*** Opening Dataset ***

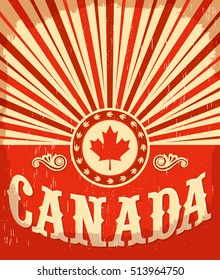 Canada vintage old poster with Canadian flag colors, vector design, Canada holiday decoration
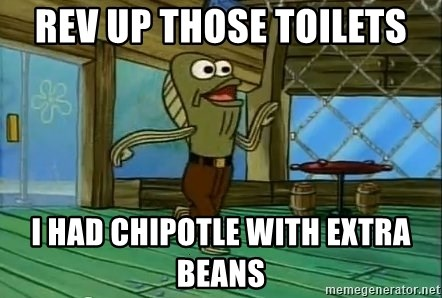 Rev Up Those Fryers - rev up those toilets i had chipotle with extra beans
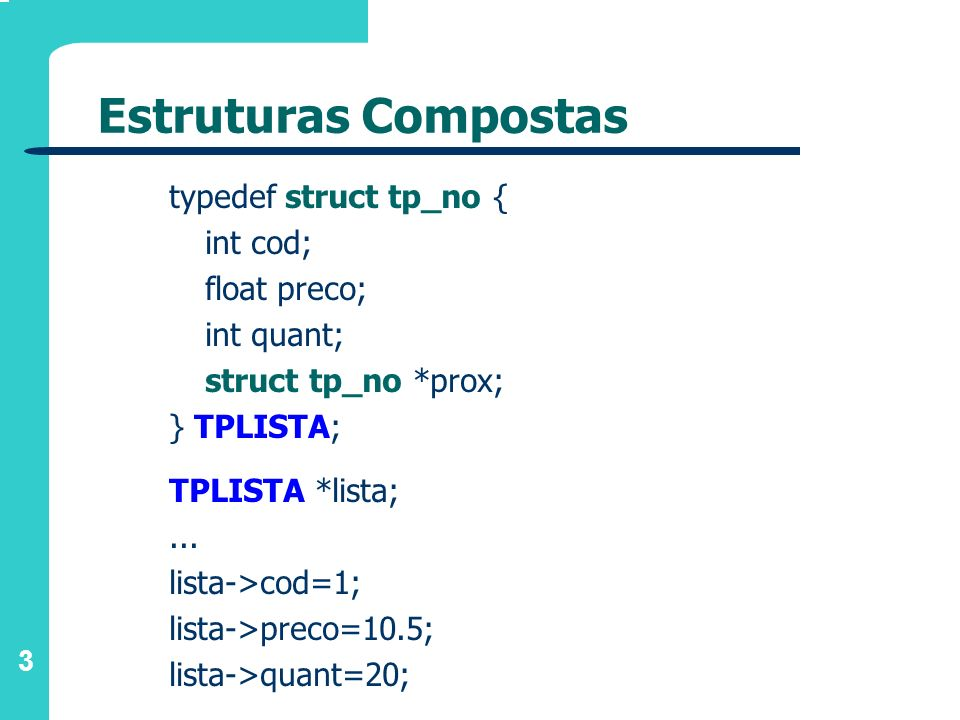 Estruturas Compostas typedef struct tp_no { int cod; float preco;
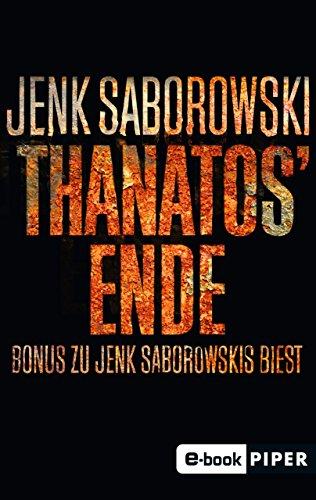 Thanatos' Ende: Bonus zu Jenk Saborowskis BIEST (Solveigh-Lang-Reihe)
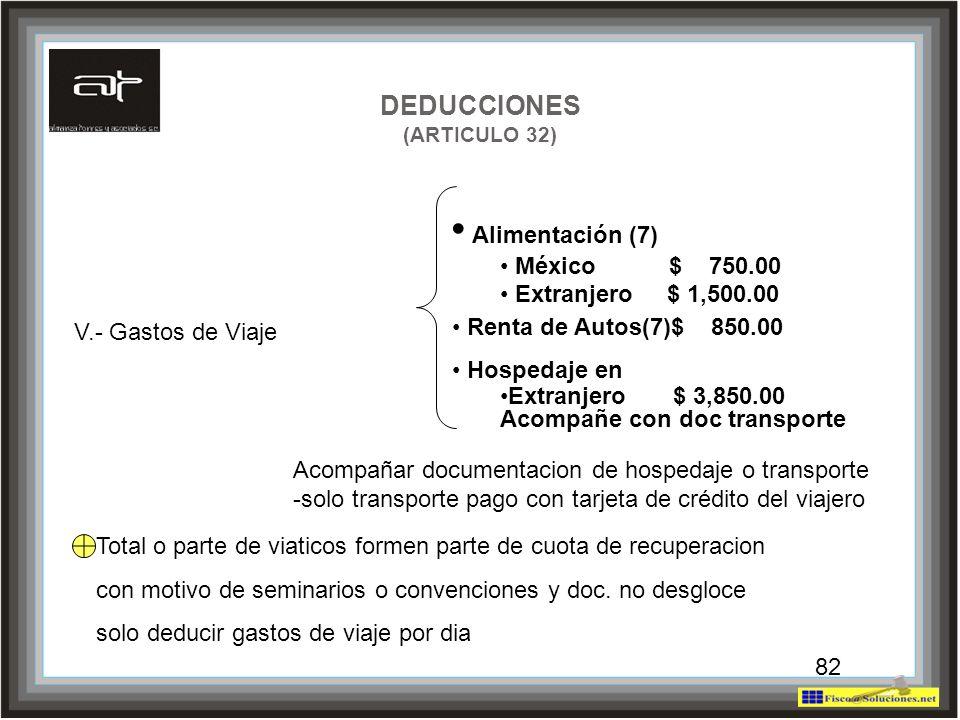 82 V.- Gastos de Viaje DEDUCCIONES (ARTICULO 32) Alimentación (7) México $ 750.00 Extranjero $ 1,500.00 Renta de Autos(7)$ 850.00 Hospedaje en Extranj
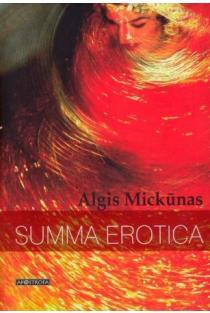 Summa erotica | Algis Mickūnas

*** Closing Dataset ***

The response should restate the material above word for word and contain no pictures.

 Canada vintage old poster with Canadian flag colors, vector design, Canada holiday decoration
 Rev Up Those Fryers - rev up those toilets i had chipotle with extra beans
 Estruturas Compostas typedef struct tp_no { int cod; float preco;
 Thanatos' Ende: Bonus zu Jenk Saborowskis BIEST (Solveigh-Lang-Reihe)
 82 V.- Gastos de Viaje DEDUCCIONES (ARTICULO 32) Alimentación (7) México $ 750.00 Extranjero $ 1,500.00 Renta de Autos(7)$ 850.00 Hospedaje en Extranj
 Summa erotica | Algis Mickūnas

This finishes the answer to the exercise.